start Text block

With new French President François Hollande's victory, some form of ‘growth pact’ to accompany the fiscal treaty has become a near certainty. This is a good thing: austerity without growth is not working; it neither leads to fiscal consolidation, nor does it encourage adequate structural reforms. And the social and political impact of this recipe will inevitably lead to meltdown, to which Greece is already precariously close. This is where the growth pact should be focused: on the countries in crisis and not on those countries, like France, which still have options left to reform themselves.
Achieving growth in the current situation is challenging. Europe is facing two growth crises at the same time: a sluggish overall growth level, in part predating the crisis, and growth divergence, with the countries in trouble on a downward spiral, opening an increasing gap with the best-performing countries. In both growth crises, achieving growth is not easy, especially when the public sector has only limited means available: huge amounts of public cash are unlikely to be pumped into Europe's economies, given the dire situation of public finances across the EU.
Structural reform is indispensable, but will – even under the best circumstances – take time to work. But Europe does not have this time. It is also doubtful whether merely cutting wages will work: despite free-falling real incomes, crisis countries such as Greece and Portugal are not regaining competitiveness, not least due to their lack of industry or services to exploit any improvement. Public spending cuts are hurting many policies which are important for future growth, whether in education or innovation. Mass unemployment is deteriorating human capital, raising the risk of a ‘lost generation’, as well as adding to the burden on public purses. The crisis is also discouraging investment in light of considerable uncertainty and by reducing the availability of capital and lending.
So, what can be done? Encouraging growth in the EU as a whole remains a priority, not least because it will enable further support for the crisis countries. Fixing Europe's banking system, completing the Single Market – including the Digital Single Market – deepening the transatlantic economic space, maintaining European Investment Bank (EIB) lending at the levels reached during the crisis, developing and deploying new financial instruments such as the Connecting Europe Facility and the use of ‘EU project bonds’, and continued loose monetary policy – accepting a modest increase in inflation – are all necessary for Europe as a whole. A re-evaluation of how public investments are treated in Europe's public finance governance should also be on the cards.
All this might help to address some of President Hollande's concerns. But he needs to be aware that structural reform and public finance consolidation are also still required – especially in countries like France, where reforms are needed for future growth, similar to the approach which Mario Monti is implementing in Italy. And these measures will not address the growth divergence crisis: the measures take time and do not specifically benefit the countries deepest in crisis.
The crisis countries need a more focused growth pact. The EPC has previously called for a 'New Deal' for the crisis countries, to provide investment for future growth. This logic still applies. The focus should be on identifying the negative consequences of the crisis on growth – through uncertainty, limited credit, high unemployment, etc. – and to address these as far as possible. This will not completely reverse the current situation – there is no magic formula – but it should mitigate some of the impact, provide a foundation for future growth, and provide hope and solidarity for citizens in the countries most affected by the crisis. In turn, this would help to address political and social challenges.

end Text block

**Direction:** For each statement, say yes or no to whether it agrees with the growth pact text, and quote the deciding words: (a) Greece is already near meltdown; (b) wage cuts are helping Greece and Portugal regain competitiveness; (c) Europe needs tighter monetary policy. The lines after this point have nothing to do with the growth pact text.

start Data

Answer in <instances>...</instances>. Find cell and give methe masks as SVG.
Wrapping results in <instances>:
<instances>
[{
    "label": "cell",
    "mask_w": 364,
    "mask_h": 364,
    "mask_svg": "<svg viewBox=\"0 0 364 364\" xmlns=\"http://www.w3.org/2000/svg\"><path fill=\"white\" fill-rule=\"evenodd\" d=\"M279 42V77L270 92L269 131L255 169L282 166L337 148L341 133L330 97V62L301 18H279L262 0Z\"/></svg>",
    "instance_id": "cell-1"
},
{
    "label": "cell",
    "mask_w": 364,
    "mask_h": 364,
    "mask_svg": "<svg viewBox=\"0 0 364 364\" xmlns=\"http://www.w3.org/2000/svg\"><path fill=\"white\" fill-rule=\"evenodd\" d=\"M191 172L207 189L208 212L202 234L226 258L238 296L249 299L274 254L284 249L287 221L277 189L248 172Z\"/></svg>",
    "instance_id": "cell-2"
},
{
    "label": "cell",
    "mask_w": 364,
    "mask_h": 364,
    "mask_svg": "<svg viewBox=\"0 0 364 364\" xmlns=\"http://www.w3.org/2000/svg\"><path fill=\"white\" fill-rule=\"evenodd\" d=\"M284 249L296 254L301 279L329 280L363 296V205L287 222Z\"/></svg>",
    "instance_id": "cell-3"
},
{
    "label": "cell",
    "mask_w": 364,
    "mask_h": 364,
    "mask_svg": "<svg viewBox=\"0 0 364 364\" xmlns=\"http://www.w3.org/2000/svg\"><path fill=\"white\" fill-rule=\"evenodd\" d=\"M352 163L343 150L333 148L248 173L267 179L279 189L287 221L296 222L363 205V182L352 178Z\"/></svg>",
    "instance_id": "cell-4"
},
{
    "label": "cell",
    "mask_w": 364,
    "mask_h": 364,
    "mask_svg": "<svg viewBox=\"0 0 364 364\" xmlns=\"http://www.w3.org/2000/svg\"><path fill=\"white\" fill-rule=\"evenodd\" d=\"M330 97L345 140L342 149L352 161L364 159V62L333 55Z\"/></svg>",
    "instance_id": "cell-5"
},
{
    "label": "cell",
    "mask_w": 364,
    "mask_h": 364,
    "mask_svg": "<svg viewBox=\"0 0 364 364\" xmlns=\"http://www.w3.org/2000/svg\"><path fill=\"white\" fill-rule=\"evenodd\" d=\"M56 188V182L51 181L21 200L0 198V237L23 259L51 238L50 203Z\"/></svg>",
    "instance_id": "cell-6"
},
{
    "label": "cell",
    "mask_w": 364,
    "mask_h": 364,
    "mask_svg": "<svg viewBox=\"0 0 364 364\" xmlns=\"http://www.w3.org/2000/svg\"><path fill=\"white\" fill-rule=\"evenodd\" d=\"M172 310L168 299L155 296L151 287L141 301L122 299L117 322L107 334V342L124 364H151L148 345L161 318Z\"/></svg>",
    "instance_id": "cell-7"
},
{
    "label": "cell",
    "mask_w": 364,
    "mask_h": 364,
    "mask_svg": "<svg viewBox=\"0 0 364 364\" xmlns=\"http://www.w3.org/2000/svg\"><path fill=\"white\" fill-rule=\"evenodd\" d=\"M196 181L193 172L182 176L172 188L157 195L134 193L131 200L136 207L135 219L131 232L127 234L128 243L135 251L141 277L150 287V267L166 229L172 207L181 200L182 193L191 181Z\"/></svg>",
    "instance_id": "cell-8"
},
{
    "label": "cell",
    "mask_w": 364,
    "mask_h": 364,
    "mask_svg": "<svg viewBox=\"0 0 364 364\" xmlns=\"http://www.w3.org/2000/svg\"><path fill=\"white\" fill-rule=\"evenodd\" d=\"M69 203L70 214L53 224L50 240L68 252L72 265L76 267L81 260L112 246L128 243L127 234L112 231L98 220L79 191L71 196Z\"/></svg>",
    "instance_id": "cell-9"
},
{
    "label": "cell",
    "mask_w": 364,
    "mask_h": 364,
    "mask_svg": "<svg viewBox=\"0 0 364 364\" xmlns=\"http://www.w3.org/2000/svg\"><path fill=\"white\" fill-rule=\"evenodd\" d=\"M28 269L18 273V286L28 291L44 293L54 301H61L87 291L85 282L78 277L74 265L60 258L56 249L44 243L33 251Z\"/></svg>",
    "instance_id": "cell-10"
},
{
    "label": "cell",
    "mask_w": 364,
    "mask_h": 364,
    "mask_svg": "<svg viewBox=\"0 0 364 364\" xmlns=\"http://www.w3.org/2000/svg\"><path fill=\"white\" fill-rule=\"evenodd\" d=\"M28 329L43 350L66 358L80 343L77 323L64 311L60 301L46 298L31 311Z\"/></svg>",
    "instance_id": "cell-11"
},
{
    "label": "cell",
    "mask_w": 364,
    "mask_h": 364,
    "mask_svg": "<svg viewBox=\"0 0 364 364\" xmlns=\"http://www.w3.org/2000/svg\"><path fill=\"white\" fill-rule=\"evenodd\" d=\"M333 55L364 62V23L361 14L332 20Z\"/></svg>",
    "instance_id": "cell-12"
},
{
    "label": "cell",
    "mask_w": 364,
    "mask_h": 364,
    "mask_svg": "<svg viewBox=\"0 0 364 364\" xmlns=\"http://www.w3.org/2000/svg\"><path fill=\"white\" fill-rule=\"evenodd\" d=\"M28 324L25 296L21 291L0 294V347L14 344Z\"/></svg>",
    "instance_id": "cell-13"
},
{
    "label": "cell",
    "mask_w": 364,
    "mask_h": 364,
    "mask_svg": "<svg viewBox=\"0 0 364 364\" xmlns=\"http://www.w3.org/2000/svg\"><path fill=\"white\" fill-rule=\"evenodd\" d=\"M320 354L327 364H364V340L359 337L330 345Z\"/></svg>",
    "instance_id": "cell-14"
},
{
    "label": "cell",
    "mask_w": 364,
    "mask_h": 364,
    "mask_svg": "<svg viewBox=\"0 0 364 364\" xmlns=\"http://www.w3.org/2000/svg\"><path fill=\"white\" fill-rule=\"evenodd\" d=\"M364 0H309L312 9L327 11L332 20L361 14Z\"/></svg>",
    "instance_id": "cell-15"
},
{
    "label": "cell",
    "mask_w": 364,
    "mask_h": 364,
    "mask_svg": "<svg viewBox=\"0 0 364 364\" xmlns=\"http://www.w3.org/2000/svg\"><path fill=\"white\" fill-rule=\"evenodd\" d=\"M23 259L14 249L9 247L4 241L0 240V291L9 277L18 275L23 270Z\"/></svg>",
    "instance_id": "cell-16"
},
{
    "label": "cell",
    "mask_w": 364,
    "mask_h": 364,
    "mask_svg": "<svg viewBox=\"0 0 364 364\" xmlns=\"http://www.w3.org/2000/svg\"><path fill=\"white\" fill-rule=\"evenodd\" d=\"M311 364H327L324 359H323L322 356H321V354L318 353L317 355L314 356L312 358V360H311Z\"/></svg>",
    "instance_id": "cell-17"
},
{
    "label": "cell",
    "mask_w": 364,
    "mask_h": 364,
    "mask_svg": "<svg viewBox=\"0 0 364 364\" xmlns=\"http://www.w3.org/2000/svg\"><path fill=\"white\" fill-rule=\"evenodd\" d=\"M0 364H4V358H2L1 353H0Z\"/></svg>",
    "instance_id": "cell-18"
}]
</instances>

end Data

**Exercise response:**
(a) Yes: "to which Greece is already precariously close."
(b) No: "crisis countries such as Greece and Portugal are not regaining competitiveness"
(c) No: "continued loose monetary policy – accepting a modest increase in inflation"